🤖 AI Summary
Prior evaluations of large language models (LLMs) on mathematical reasoning lack rigorous, educationally grounded empirical validation in authentic undergraduate settings. Method: We conducted the first double-blind empirical study in a real undergraduate algorithms course, assessing GPT-4o and o1-preview on proof-based free-response tasks. Submissions were anonymized; teaching assistants performed blind grading with fine-grained error annotation, followed by statistical comparison against student performance. Contribution/Results: o1-preview passed all assessments and significantly outperformed the student median; GPT-4o consistently scored below the passing threshold. Both models exhibited systematic failures—including unsubstantiated claims and misleading logical steps—undermining pedagogical reliability. This work establishes the first strict, blind-evaluation paradigm for LLM proof capabilities within university instruction, delivering a reproducible assessment framework and critical failure insights for AI-augmented mathematics education.
📝 Abstract
As large language models (LLMs) advance, their role in higher education, particularly in free-response problem-solving, requires careful examination.

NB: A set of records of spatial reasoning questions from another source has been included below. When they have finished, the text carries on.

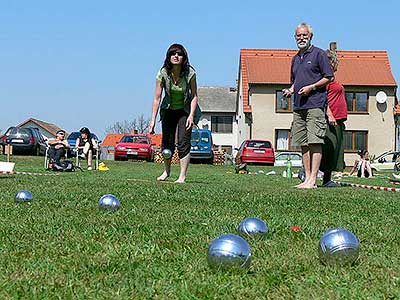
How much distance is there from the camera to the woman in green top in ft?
32.9

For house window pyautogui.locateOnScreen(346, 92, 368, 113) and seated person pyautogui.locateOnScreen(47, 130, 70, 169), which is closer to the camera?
seated person pyautogui.locateOnScreen(47, 130, 70, 169)

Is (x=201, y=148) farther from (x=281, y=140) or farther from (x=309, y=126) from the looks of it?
(x=309, y=126)

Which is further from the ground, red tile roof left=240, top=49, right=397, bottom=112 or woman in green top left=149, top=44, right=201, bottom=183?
red tile roof left=240, top=49, right=397, bottom=112

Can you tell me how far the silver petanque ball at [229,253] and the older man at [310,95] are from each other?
6.34m

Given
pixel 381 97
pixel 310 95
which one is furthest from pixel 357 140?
pixel 310 95

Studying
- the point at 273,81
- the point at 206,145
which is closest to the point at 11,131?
the point at 206,145

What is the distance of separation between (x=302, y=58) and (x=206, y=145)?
2893 centimetres

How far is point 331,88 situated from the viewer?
10555mm

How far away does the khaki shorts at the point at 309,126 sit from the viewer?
9359mm

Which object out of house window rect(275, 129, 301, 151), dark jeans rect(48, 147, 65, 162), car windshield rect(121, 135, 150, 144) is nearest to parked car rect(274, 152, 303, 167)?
car windshield rect(121, 135, 150, 144)

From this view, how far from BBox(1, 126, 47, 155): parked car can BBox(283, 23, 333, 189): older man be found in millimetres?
28088

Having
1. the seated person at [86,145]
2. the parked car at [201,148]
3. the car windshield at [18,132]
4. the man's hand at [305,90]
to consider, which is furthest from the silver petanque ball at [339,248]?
the parked car at [201,148]

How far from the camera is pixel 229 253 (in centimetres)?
313

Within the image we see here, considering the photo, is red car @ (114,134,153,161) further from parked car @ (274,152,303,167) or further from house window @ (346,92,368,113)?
house window @ (346,92,368,113)
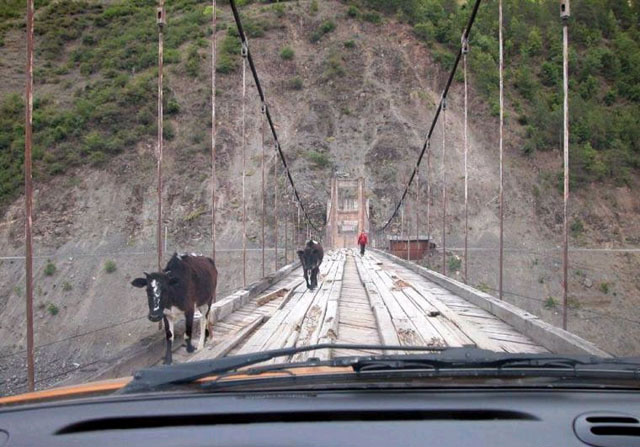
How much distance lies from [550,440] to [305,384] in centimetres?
62

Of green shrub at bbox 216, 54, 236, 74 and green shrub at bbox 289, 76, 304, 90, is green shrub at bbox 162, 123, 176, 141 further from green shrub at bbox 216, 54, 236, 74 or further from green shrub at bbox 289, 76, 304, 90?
green shrub at bbox 289, 76, 304, 90

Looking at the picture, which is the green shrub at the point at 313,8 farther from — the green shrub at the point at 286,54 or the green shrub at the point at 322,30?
the green shrub at the point at 286,54

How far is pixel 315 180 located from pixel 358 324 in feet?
134

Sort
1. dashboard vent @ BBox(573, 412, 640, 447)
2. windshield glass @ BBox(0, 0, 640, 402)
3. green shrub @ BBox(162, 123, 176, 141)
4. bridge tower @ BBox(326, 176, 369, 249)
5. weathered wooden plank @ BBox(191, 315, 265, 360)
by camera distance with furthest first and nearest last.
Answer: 1. green shrub @ BBox(162, 123, 176, 141)
2. bridge tower @ BBox(326, 176, 369, 249)
3. windshield glass @ BBox(0, 0, 640, 402)
4. weathered wooden plank @ BBox(191, 315, 265, 360)
5. dashboard vent @ BBox(573, 412, 640, 447)

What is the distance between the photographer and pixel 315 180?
4747 cm

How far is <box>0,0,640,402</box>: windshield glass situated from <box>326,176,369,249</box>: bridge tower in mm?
239

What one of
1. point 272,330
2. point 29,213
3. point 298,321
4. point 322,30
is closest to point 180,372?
point 29,213

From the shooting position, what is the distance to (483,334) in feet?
19.2

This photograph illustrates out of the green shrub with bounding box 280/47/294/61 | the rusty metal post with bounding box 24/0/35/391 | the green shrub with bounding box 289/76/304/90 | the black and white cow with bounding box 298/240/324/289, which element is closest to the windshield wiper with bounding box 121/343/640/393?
the rusty metal post with bounding box 24/0/35/391

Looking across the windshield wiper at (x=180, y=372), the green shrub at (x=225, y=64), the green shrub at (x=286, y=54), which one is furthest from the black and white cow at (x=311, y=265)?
the green shrub at (x=286, y=54)

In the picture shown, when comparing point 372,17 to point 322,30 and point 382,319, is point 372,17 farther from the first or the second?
point 382,319

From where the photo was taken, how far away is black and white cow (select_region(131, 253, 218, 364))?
16.4 ft

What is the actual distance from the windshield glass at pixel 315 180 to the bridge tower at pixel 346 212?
24cm

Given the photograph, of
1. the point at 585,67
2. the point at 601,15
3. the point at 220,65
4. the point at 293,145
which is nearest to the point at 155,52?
the point at 220,65
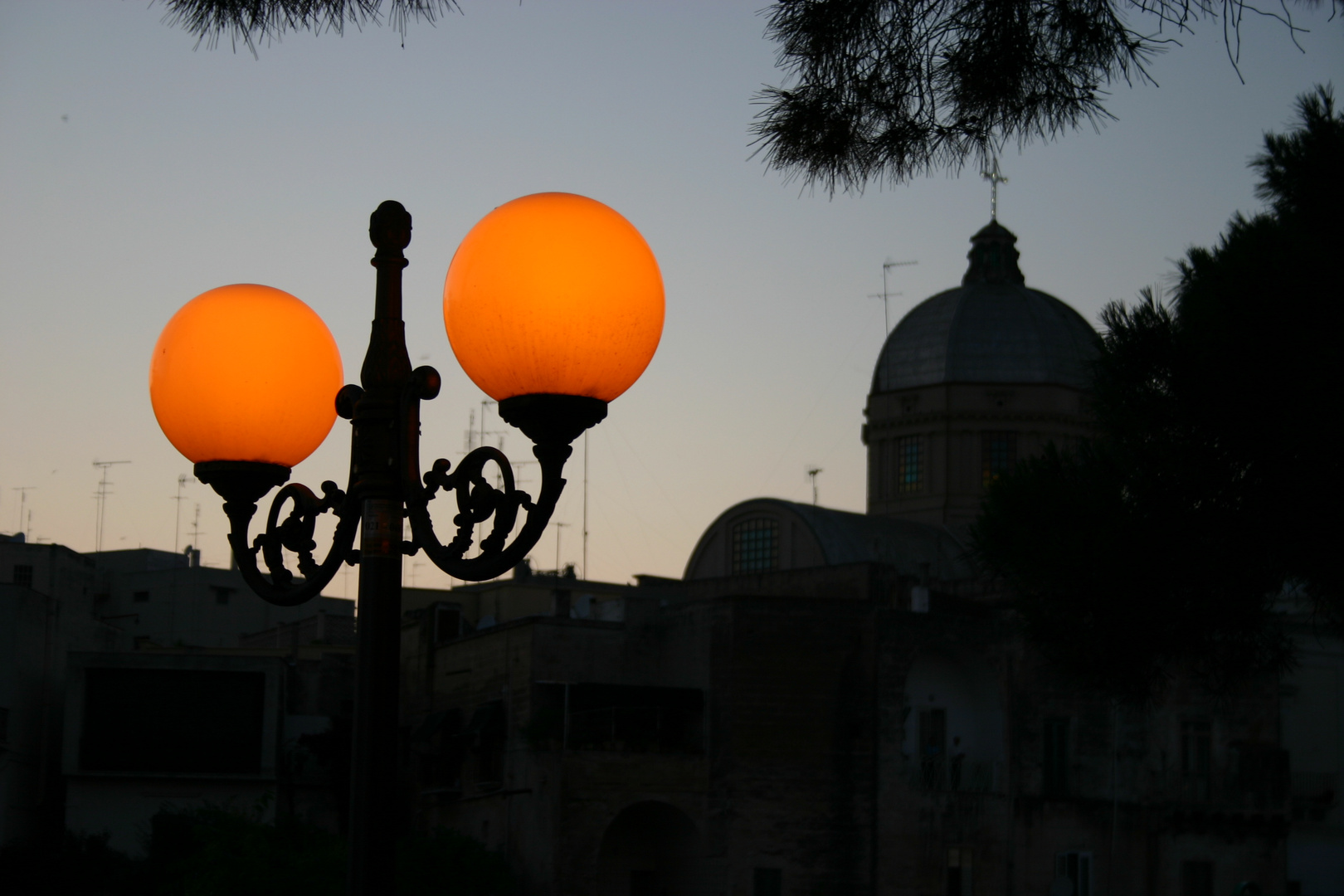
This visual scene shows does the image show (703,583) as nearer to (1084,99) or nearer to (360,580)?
(1084,99)


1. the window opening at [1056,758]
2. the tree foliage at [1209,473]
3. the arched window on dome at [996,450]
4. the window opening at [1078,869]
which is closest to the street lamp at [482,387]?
the tree foliage at [1209,473]

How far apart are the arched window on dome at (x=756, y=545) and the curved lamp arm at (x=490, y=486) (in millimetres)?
37732

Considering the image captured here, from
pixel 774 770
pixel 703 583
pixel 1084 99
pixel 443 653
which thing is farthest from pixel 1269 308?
pixel 703 583

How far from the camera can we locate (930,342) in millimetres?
47031

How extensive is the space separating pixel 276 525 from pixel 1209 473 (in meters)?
9.03

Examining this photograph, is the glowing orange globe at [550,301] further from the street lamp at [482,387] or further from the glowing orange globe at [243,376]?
the glowing orange globe at [243,376]

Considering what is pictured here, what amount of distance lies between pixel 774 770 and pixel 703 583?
11559mm

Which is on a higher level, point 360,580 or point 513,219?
point 513,219

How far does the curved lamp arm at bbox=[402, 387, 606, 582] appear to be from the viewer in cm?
401

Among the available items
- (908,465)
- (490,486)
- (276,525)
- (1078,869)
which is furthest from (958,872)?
(490,486)

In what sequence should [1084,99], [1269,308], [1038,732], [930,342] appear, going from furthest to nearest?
[930,342], [1038,732], [1269,308], [1084,99]

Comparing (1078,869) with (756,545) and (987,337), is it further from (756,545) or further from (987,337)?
(987,337)

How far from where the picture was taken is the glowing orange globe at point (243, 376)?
4.56m

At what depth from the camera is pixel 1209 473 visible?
12.3 m
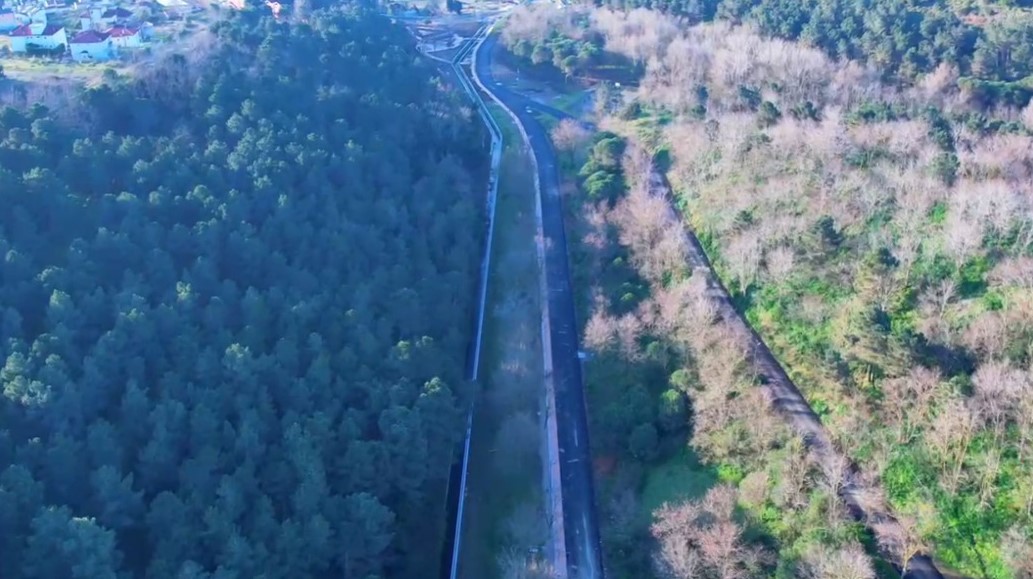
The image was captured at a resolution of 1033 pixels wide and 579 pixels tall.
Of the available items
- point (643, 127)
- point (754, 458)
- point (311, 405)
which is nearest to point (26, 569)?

This study assesses the performance of GPT-4o and o1-preview under realistic educational conditions in an undergraduate algorithms course. Anonymous GPT-generated solutions to take-home exams were graded by teaching assistants unaware of their origin. Our analysis examines both coarse-grained performance (scores) and fine-grained reasoning quality (error patterns). Results show that GPT-4o consistently struggles, failing to reach the passing threshold, while o1-preview performs significantly better, surpassing the passing score and even exceeding the student median in certain exercises. However, both models exhibit issues with unjustified claims and misleading arguments. These findings highlight the need for robust assessment strategies and AI-aware grading policies in education.